- _TRECHO DO TEXTO_
▼
Ken Loach analisa barreiras culturais

INÁCIO ARAUJO
CRÍTICO DA FOLHA

O mundo pode mudar quanto quiser. Ken Loach permanece fiel a seu universo ficcional e a seus personagens. O mundo pode tornar-se cínico quanto quiser, os personagens de Loach ostentarão sua modéstia e o sotaque carregado. Eles são puros como um sargento York, embora o mundo não o seja. Não são as pessoas que são más. Como em "Apenas um Beijo", as instituições do homem é que geram os problemas capazes de atormentá-los.
Desta vez estamos em Glasgow (Escócia), e a religião será o fator de tormenta para Roisin e Qasim. A primeira é uma professora vagamente católica. O segundo, um jovem e delicado muçulmano de origem paquistanesa. Eles se apaixonam. E aí começam os problemas, pois sua família já tem um casamento arranjado para ele e, do ponto de vista da comunidade, da religião, do passado, romper com isso seria uma catástrofe.
▲
- _MATERIAL FORNECIDO_
▼
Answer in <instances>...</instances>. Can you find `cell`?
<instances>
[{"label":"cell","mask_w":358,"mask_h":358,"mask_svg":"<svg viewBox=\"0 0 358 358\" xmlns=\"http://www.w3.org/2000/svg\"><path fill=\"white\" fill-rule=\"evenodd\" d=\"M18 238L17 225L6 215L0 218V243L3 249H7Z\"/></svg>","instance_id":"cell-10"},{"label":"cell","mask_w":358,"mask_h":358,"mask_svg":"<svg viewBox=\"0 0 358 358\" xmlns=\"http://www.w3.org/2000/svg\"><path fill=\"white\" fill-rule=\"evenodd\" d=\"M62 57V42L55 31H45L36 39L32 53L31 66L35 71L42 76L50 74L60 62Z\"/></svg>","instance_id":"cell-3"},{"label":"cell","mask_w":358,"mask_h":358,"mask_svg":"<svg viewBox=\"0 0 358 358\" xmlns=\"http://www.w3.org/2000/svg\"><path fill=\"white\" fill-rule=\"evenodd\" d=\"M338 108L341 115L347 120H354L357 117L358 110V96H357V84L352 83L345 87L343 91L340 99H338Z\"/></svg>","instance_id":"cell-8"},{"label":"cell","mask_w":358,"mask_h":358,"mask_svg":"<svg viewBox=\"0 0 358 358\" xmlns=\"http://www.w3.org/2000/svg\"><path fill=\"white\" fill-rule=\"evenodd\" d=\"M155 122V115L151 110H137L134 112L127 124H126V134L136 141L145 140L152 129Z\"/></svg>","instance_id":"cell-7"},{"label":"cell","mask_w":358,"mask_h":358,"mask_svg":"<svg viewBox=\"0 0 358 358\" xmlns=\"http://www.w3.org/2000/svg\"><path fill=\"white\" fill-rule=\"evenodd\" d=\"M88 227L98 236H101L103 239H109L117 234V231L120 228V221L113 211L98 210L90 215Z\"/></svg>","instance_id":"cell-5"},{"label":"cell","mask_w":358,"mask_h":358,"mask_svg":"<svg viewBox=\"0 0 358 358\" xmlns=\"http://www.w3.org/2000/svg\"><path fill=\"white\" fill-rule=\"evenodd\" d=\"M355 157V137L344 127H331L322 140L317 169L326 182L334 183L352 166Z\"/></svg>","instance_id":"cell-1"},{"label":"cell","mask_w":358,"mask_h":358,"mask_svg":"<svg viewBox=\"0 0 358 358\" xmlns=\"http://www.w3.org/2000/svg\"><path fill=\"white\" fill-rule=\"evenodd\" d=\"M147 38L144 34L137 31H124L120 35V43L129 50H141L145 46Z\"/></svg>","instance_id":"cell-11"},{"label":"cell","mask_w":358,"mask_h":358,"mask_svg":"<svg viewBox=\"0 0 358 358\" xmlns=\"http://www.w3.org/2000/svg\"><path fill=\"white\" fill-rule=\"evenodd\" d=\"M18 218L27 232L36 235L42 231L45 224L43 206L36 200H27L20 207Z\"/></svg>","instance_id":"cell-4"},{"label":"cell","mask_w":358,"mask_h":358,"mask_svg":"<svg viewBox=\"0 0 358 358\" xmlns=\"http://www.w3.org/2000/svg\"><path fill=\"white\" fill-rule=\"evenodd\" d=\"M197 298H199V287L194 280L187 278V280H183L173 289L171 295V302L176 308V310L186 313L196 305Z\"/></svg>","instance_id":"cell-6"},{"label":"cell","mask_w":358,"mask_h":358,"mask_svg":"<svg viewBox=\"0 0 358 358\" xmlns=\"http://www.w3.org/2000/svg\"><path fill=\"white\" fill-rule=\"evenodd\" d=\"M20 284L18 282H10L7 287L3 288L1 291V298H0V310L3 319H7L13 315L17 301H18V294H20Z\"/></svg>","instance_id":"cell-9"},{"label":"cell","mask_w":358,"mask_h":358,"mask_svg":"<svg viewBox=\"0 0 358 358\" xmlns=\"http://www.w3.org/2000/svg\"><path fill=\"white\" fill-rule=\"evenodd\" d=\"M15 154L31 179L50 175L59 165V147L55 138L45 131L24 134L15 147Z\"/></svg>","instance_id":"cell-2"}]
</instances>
▲
- _OBJETIVO 1_
Segundo a crítica, em que cidade se passa o filme?
- _OBJETIVO 2_
Reproduza fielmente a passagem da crítica que se inicia com as palavras "Desta vez estamos" e se encerra com "seria uma catástrofe.".
Os dados fornecidos são dispensáveis para a realização das tarefas.

- _RESULTADO DO EXERCÍCIO 1_
Em Glasgow, na Escócia.

- _RESULTADO DO EXERCÍCIO 2_
Desta vez estamos em Glasgow (Escócia), e a religião será o fator de tormenta para Roisin e Qasim. A primeira é uma professora vagamente católica. O segundo, um jovem e delicado muçulmano de origem paquistanesa. Eles se apaixonam. E aí começam os problemas, pois sua família já tem um casamento arranjado para ele e, do ponto de vista da comunidade, da religião, do passado, romper com isso seria uma catástrofe.